The book tries to cover the events of the earlier books, but doesn't do a good job of it. I know all the characters, but they are still impossible to keep straight. Like the first book, this is primarily a mystery with some Roman infodumps here and there. While this worked when the main character was a penniless PI, it doesn't work now that his fortunes have risen and he's supposed to be respectable. The noir elements, which were the best part of book one, have been removed and replaced with nothing. The Roman gloss is particularly glaring in this book that takes place in Briton but without any of the knowledge or sympathy found in the Ruth Downie books.
Skip this series. The Roman Medicus series and medieval Mistress of the Art of Death series are much better.
The first third of this book is a fun parody of Star Trek, but when it comes to the point when a plot is needed to continue, it falls apart. The "plot" is boring, the characters intentionally flat, and the many inconsistencies in the world building brushed off with "it's not supposed to make sense." What would have made a good short story is needlessly stretched, and the codas are strangely tacked-on moralizing platitudes. This book is the only thing I've read from John Scalzi, and I don't plan to read any more. As always, Wil Wheaton does a good job with the material even though most of his voices sound the same, but it doesn't compensate for the drudge of this book. Two stars for the fun parts in the beginning. If you do get it, stop listening there.
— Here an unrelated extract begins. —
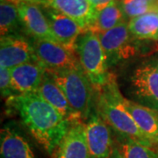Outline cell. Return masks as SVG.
I'll return each mask as SVG.
<instances>
[{"label":"cell","mask_w":158,"mask_h":158,"mask_svg":"<svg viewBox=\"0 0 158 158\" xmlns=\"http://www.w3.org/2000/svg\"><path fill=\"white\" fill-rule=\"evenodd\" d=\"M21 25L17 3L14 0H1L0 4V31L1 36L17 34Z\"/></svg>","instance_id":"cell-19"},{"label":"cell","mask_w":158,"mask_h":158,"mask_svg":"<svg viewBox=\"0 0 158 158\" xmlns=\"http://www.w3.org/2000/svg\"><path fill=\"white\" fill-rule=\"evenodd\" d=\"M23 1H28V2H31V3H34V4H36L38 6H41L46 0H23Z\"/></svg>","instance_id":"cell-26"},{"label":"cell","mask_w":158,"mask_h":158,"mask_svg":"<svg viewBox=\"0 0 158 158\" xmlns=\"http://www.w3.org/2000/svg\"><path fill=\"white\" fill-rule=\"evenodd\" d=\"M45 69L35 62L10 69L11 85L16 94L37 92L46 74Z\"/></svg>","instance_id":"cell-14"},{"label":"cell","mask_w":158,"mask_h":158,"mask_svg":"<svg viewBox=\"0 0 158 158\" xmlns=\"http://www.w3.org/2000/svg\"><path fill=\"white\" fill-rule=\"evenodd\" d=\"M148 1H149L150 3L154 4L155 6L157 7V9H158V0H148Z\"/></svg>","instance_id":"cell-27"},{"label":"cell","mask_w":158,"mask_h":158,"mask_svg":"<svg viewBox=\"0 0 158 158\" xmlns=\"http://www.w3.org/2000/svg\"><path fill=\"white\" fill-rule=\"evenodd\" d=\"M131 86L137 103L158 112V69L151 63L141 65L131 77Z\"/></svg>","instance_id":"cell-7"},{"label":"cell","mask_w":158,"mask_h":158,"mask_svg":"<svg viewBox=\"0 0 158 158\" xmlns=\"http://www.w3.org/2000/svg\"><path fill=\"white\" fill-rule=\"evenodd\" d=\"M0 153L1 158H36L29 141L11 123L1 130Z\"/></svg>","instance_id":"cell-15"},{"label":"cell","mask_w":158,"mask_h":158,"mask_svg":"<svg viewBox=\"0 0 158 158\" xmlns=\"http://www.w3.org/2000/svg\"><path fill=\"white\" fill-rule=\"evenodd\" d=\"M125 20L124 14L116 1L98 12L96 21L91 31L97 34L103 33L117 27Z\"/></svg>","instance_id":"cell-21"},{"label":"cell","mask_w":158,"mask_h":158,"mask_svg":"<svg viewBox=\"0 0 158 158\" xmlns=\"http://www.w3.org/2000/svg\"><path fill=\"white\" fill-rule=\"evenodd\" d=\"M117 149L121 158H158V153L151 148L125 136H116Z\"/></svg>","instance_id":"cell-20"},{"label":"cell","mask_w":158,"mask_h":158,"mask_svg":"<svg viewBox=\"0 0 158 158\" xmlns=\"http://www.w3.org/2000/svg\"><path fill=\"white\" fill-rule=\"evenodd\" d=\"M35 62L33 45L19 34L1 36L0 63L2 67L12 69L27 62Z\"/></svg>","instance_id":"cell-10"},{"label":"cell","mask_w":158,"mask_h":158,"mask_svg":"<svg viewBox=\"0 0 158 158\" xmlns=\"http://www.w3.org/2000/svg\"><path fill=\"white\" fill-rule=\"evenodd\" d=\"M98 35L106 56L108 67L132 56L135 52L130 42L131 34L128 22L126 20L108 31L98 33Z\"/></svg>","instance_id":"cell-8"},{"label":"cell","mask_w":158,"mask_h":158,"mask_svg":"<svg viewBox=\"0 0 158 158\" xmlns=\"http://www.w3.org/2000/svg\"><path fill=\"white\" fill-rule=\"evenodd\" d=\"M118 5L129 20L150 11H158L157 7L148 0H118Z\"/></svg>","instance_id":"cell-22"},{"label":"cell","mask_w":158,"mask_h":158,"mask_svg":"<svg viewBox=\"0 0 158 158\" xmlns=\"http://www.w3.org/2000/svg\"><path fill=\"white\" fill-rule=\"evenodd\" d=\"M0 88L1 94L4 98H10L17 95L11 85V77L10 69L5 67H0Z\"/></svg>","instance_id":"cell-23"},{"label":"cell","mask_w":158,"mask_h":158,"mask_svg":"<svg viewBox=\"0 0 158 158\" xmlns=\"http://www.w3.org/2000/svg\"><path fill=\"white\" fill-rule=\"evenodd\" d=\"M54 158H91L85 135V123H70L66 135L54 152Z\"/></svg>","instance_id":"cell-13"},{"label":"cell","mask_w":158,"mask_h":158,"mask_svg":"<svg viewBox=\"0 0 158 158\" xmlns=\"http://www.w3.org/2000/svg\"><path fill=\"white\" fill-rule=\"evenodd\" d=\"M109 158H121V156H120V155H119V153L118 151V149L116 148H113V153H112L111 156Z\"/></svg>","instance_id":"cell-25"},{"label":"cell","mask_w":158,"mask_h":158,"mask_svg":"<svg viewBox=\"0 0 158 158\" xmlns=\"http://www.w3.org/2000/svg\"><path fill=\"white\" fill-rule=\"evenodd\" d=\"M40 6L52 8L72 19L85 32L92 30L98 12L89 0H46Z\"/></svg>","instance_id":"cell-11"},{"label":"cell","mask_w":158,"mask_h":158,"mask_svg":"<svg viewBox=\"0 0 158 158\" xmlns=\"http://www.w3.org/2000/svg\"><path fill=\"white\" fill-rule=\"evenodd\" d=\"M157 153H158V152H157Z\"/></svg>","instance_id":"cell-29"},{"label":"cell","mask_w":158,"mask_h":158,"mask_svg":"<svg viewBox=\"0 0 158 158\" xmlns=\"http://www.w3.org/2000/svg\"><path fill=\"white\" fill-rule=\"evenodd\" d=\"M92 6L96 9L97 11H99L106 8L109 5L116 2V0H89Z\"/></svg>","instance_id":"cell-24"},{"label":"cell","mask_w":158,"mask_h":158,"mask_svg":"<svg viewBox=\"0 0 158 158\" xmlns=\"http://www.w3.org/2000/svg\"><path fill=\"white\" fill-rule=\"evenodd\" d=\"M37 93L50 104L58 113L62 114L69 123L82 120L71 108L64 93L48 70L46 71L44 78L40 85Z\"/></svg>","instance_id":"cell-16"},{"label":"cell","mask_w":158,"mask_h":158,"mask_svg":"<svg viewBox=\"0 0 158 158\" xmlns=\"http://www.w3.org/2000/svg\"><path fill=\"white\" fill-rule=\"evenodd\" d=\"M35 62L46 70L54 71L80 66V62L74 52L61 44L44 40H34L33 43Z\"/></svg>","instance_id":"cell-5"},{"label":"cell","mask_w":158,"mask_h":158,"mask_svg":"<svg viewBox=\"0 0 158 158\" xmlns=\"http://www.w3.org/2000/svg\"><path fill=\"white\" fill-rule=\"evenodd\" d=\"M85 135L91 158H109L113 151L109 126L103 119L95 105L87 117Z\"/></svg>","instance_id":"cell-6"},{"label":"cell","mask_w":158,"mask_h":158,"mask_svg":"<svg viewBox=\"0 0 158 158\" xmlns=\"http://www.w3.org/2000/svg\"><path fill=\"white\" fill-rule=\"evenodd\" d=\"M157 69H158V64H157Z\"/></svg>","instance_id":"cell-28"},{"label":"cell","mask_w":158,"mask_h":158,"mask_svg":"<svg viewBox=\"0 0 158 158\" xmlns=\"http://www.w3.org/2000/svg\"><path fill=\"white\" fill-rule=\"evenodd\" d=\"M125 106L153 148H158V112L124 98Z\"/></svg>","instance_id":"cell-17"},{"label":"cell","mask_w":158,"mask_h":158,"mask_svg":"<svg viewBox=\"0 0 158 158\" xmlns=\"http://www.w3.org/2000/svg\"><path fill=\"white\" fill-rule=\"evenodd\" d=\"M48 19L56 41L71 52L76 53V43L85 30L72 19L49 7L41 6Z\"/></svg>","instance_id":"cell-12"},{"label":"cell","mask_w":158,"mask_h":158,"mask_svg":"<svg viewBox=\"0 0 158 158\" xmlns=\"http://www.w3.org/2000/svg\"><path fill=\"white\" fill-rule=\"evenodd\" d=\"M34 138L52 155L68 133L70 123L37 92L7 98Z\"/></svg>","instance_id":"cell-1"},{"label":"cell","mask_w":158,"mask_h":158,"mask_svg":"<svg viewBox=\"0 0 158 158\" xmlns=\"http://www.w3.org/2000/svg\"><path fill=\"white\" fill-rule=\"evenodd\" d=\"M17 3L21 26L34 40H44L57 42L51 30L48 19L40 6L23 0H14ZM58 43V42H57Z\"/></svg>","instance_id":"cell-9"},{"label":"cell","mask_w":158,"mask_h":158,"mask_svg":"<svg viewBox=\"0 0 158 158\" xmlns=\"http://www.w3.org/2000/svg\"><path fill=\"white\" fill-rule=\"evenodd\" d=\"M96 106L103 119L117 135L128 137L152 148V144L146 138L127 110L124 97L120 93L115 77L111 74L108 82L97 91Z\"/></svg>","instance_id":"cell-2"},{"label":"cell","mask_w":158,"mask_h":158,"mask_svg":"<svg viewBox=\"0 0 158 158\" xmlns=\"http://www.w3.org/2000/svg\"><path fill=\"white\" fill-rule=\"evenodd\" d=\"M128 29L136 39L158 41V11H150L130 19Z\"/></svg>","instance_id":"cell-18"},{"label":"cell","mask_w":158,"mask_h":158,"mask_svg":"<svg viewBox=\"0 0 158 158\" xmlns=\"http://www.w3.org/2000/svg\"><path fill=\"white\" fill-rule=\"evenodd\" d=\"M48 72L61 88L69 104L79 118L86 119L95 105V89L81 65L75 68L63 69Z\"/></svg>","instance_id":"cell-3"},{"label":"cell","mask_w":158,"mask_h":158,"mask_svg":"<svg viewBox=\"0 0 158 158\" xmlns=\"http://www.w3.org/2000/svg\"><path fill=\"white\" fill-rule=\"evenodd\" d=\"M75 51L95 90H101L111 74L108 72L107 60L98 34L90 30L83 33L77 40Z\"/></svg>","instance_id":"cell-4"}]
</instances>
I love the ideas in Foundation, and I love Scott Brick's performance, but the concepts Asimov brings out need to be mulled over. That's hard to do when the audio keeps on going, plowing through revelations and on to the next section. I need to read Asimov instead of listening to him so I can stop when I need to and think about the ideas he presents. With the audiobook, it all ends up being background, so it's harder for me to get my mind around.
That said, Scott Brick brings another great performance. Can't go wrong with him.
Other books I have preferred the visual to the audio version include John Carter from Mars because of the great language used, Flatland because of the pictures, and some YA fluff books because it takes less time to read than to listen to them and they don't sustain interest over 8 hours.
I liked the initial set-up of the story. Toby is a private eye with some magic, kind of like a female Harry Dresden. She even has his car. But then there's a reboot before the first chapter and all the interesting bits are taken out.
Throughout the reading, I couldn't stop comparing this book to Dresden Files, and this book kept coming up short. While the Files have their share of bad writing, I keep going back to them because Harry is so much fun. Here are some ways Toby rubbed me wrong:
-Toby has no initiative. Everything happens to her instead of her taking charge. Then she complains.
-Toby isn't grounded. The set up is she's half fay and half human and not home with either. This means she stays in her apartment with her cats. Not fun to read about.
-Toby has no friends. Some names are mentioned, but she doesn't seem to like them very much. In fact, she avoids them as much as possible.
-Toby whines about her life but doesn't do anything to improve it - for example, she complains about how expensive everything is in San Francisco, but doesn't try to get a better job, find a roommate, or move somewhere cheaper. She just likes to complain.
-Toby has no interests. Her defining feature is she's depressed.
-Girl has magic but can't have fun with it. What's the point of that?
Fairies are my least favorite supernatural, and San Francisco has become my least favorite book-setting city because the book ends up being a description of SF instead of about characters or story. This one falls into that, too.
I love the title, the cover, the name October Daye, and there are some new interpretations of the Fairie myth in here, but a girl with magic that can't figure out any way to have fun with it is not worth knowing. This is one to skip.